§ Written request
Carry over the rows starting at the one that contains "From the available" and ending at the last row, requests included. Add -104 to every number in their answers (pixel coordinates, region bounds and distances), and leave the requests unchanged.

§ Input records
^^^^^^^^

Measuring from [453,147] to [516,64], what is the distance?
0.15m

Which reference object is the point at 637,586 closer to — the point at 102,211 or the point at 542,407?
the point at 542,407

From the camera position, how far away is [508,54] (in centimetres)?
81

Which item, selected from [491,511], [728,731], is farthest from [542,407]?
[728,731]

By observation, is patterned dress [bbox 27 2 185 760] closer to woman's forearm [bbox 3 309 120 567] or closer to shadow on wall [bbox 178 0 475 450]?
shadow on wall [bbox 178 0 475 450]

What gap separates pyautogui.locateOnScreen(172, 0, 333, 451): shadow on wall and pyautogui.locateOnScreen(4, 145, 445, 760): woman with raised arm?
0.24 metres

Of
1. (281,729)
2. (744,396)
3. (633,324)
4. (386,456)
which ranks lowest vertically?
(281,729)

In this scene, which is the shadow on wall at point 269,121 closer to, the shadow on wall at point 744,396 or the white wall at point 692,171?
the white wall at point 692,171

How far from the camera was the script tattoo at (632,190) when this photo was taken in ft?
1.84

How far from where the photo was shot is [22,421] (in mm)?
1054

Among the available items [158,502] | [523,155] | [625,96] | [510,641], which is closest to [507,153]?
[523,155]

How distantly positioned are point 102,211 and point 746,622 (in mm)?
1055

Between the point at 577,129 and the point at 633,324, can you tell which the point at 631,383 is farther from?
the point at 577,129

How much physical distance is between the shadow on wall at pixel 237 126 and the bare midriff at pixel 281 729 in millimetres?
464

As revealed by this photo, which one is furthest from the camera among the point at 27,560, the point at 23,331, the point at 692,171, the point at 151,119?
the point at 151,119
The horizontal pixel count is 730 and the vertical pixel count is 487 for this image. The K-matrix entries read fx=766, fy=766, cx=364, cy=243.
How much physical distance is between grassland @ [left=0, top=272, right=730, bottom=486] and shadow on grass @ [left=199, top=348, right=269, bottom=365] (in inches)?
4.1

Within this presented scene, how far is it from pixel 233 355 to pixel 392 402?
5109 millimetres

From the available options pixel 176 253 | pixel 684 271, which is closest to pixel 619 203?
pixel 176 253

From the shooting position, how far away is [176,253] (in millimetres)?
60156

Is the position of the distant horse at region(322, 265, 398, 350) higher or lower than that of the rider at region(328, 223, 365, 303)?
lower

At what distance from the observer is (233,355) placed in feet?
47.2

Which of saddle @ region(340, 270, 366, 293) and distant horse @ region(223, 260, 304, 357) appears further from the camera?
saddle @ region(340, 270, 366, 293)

^^^^^^^^

§ Worked answer
From the available options pixel 176 253 | pixel 684 271, which is closest to pixel 619 203?
pixel 72 149

From the shooting position, how far away is [176,253] (in millimetres)?
60052

Is the position of the distant horse at region(322, 265, 398, 350) higher or lower than that of the rider at region(328, 223, 365, 303)?
lower

At what distance from the observer is (233,355) placed in feet?
-56.8

Which of saddle @ region(340, 270, 366, 293) and distant horse @ region(223, 260, 304, 357) appears further from the camera?
saddle @ region(236, 166, 262, 189)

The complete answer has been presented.